Alkisah di sebuah perkampungan yang bernama Leuwi Loa, hiduplah seorang Nenek dan Cucunya. Mereka hidup dalam kemiskinan. Walaupun demikian, ia suka berderma dan membantu yang mengalami kesusahan. Karena sifatnya itulah, banyak orang yang suka pada mereka.
Pagi sekali, datanglah seorang peremuan tengah baya yang mempunyai anak tiga dengan maksud meminta tolong untuk meminjam beras . Perempuan baya beranak tiga itu sudah enam bulan ditinggal suaminya pergi bekerja tapi sampai saat ini belum pulang juga .Untuk menapkahi ketiga anaknya perempuan baya itu setiap harinya menerima belas kasihaan para tetangganya .
“ Nek, tolonglah saya! Hari ini saya tidak bisa memberi makan anak- anak .” kata perempuan baya itu sambil menundukan wajahnya.”
“Saya malu sekali, sering datang untuk meminjam beras. Seandainya nanti suamiku pulang insaallah saya akan membayar hutang yang sudah tidak terhitung lagi ke Nenek .” Kata perempuan baya itu sambil menyeka air mata yang meleleh ke pipinya yang pucat pasi.
“Hari ini Nenek hanya punya beras dua liter saja Nyai. Kalau Nyai membutuhkannya, bawa saja satu liter agar anak- anak bisa makan.” Kata Si Nenek itu sambil beranjak dari duduknya berjalan menuju dapur.
Karena sifatnya penyayang dan baik hati, beras yang ia punya dua liter itu pun dia berikan satu liter beras ke perempuan baya itu.
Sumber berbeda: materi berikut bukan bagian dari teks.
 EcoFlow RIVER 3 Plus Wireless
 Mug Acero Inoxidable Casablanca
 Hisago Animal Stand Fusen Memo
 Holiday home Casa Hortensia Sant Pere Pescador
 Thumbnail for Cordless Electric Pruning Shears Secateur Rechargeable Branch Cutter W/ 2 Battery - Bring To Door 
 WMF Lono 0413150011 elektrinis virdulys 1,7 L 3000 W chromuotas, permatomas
Dengan gembiranya perempuan baya itu menerima beras dari tangan Si Nenek. “Terima kasih Nek, semoga Allah SWT melimpahkan pahala dan rizki yang besar kepada Nenek yang telah menolong saya.” Diciumnya tangan Si Nenek dengan penuh hormat.
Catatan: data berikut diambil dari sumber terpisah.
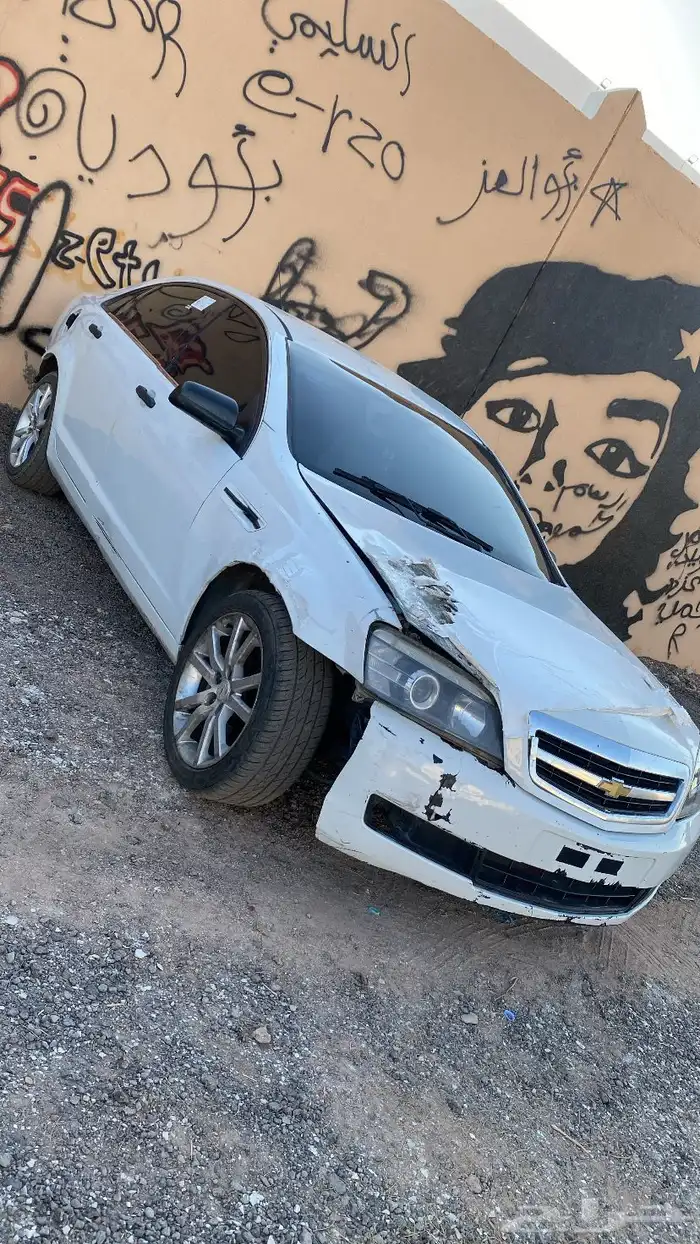 كابريس 2009 6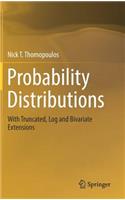 Probability Distributions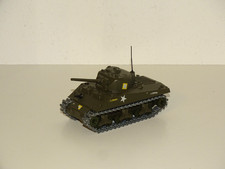 Solido 231 sherman gebraucht kaufen  Kissenbrück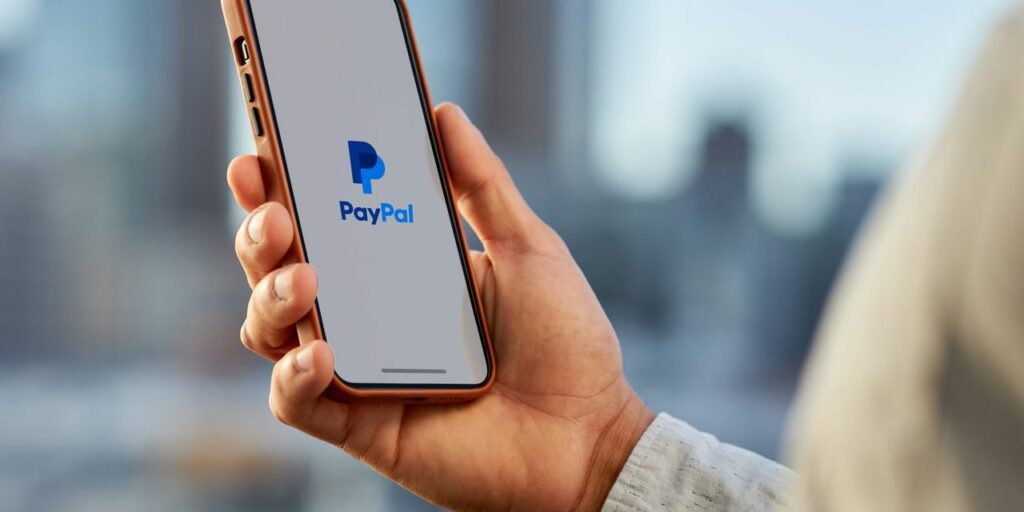 Las ganancias de PayPal superaron las expectativas, pero la empresa reduce el objetivo de crecimiento del margen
“Aamiinnn...cepat pulang Nyai ! Anak- anak pasti menunggumu. Kasihan mereka pasti lapar.” Jawab Si Nenek itu dengan penuh kasih sayang. Maka pergilah perempuan baya itu meninggalkan rumah Si Nenek itu.
Di luar mentari mulai tersenyum indah. Burung- burung bernyanyi riang dan beterbangan kesana kemari. Hawa dingin masih menyelimuti kampung itu, membuat orang malas untuk beranjak ke luar rumah. Sepulangnya dari perempuan baya itu seperti biasanya Si Nenek selalu memasak nasi untuk sarapan cucunya yang ia sayangi bernama Udin. Diasur- asurnya kayu ke dalam tungku yang mulai padam. Saat itu cucunya yang bernama Udin memanggil neneknya yang sedang memasak di dapur.
Nek !!! Nenekkkk .....!!!! teriak Si Udin dari kamar berbilik yang sempit dan pengap itu. Si Nenek itu tidak menjawab mendengar teriakan cucanya itu karena mulutnya masih meniup selongsongan yang ditujukan ke tungku yang apinya sudah mulai padam
“Nenekkkkkkkkk !!!!!! teriak Si Udin semakin keras teriakannya. “ Ya Cucukuuuu.....ada apa ? Nenek lagi masak di dapur. Datanglah kesini Cu!” jawab Si Nenek itu sambil memasukan kembali kayu ke tungku . Karena perih kena asap itu mata Si Nenek mengeluarkan air mata.Ia menyeka air matanya dengan ujung kebaya yang lusuh dan kumal itu. Maafkan Udin Nek ! Udin tidak tahu kalau Nenek ada di dapur, hingga Udin berterik kencang . Nenek marah ya sama Udin hingga Nenek menangis? Kata Si Udin sambil menundukan wajahnya yang polos penuh penyesalan.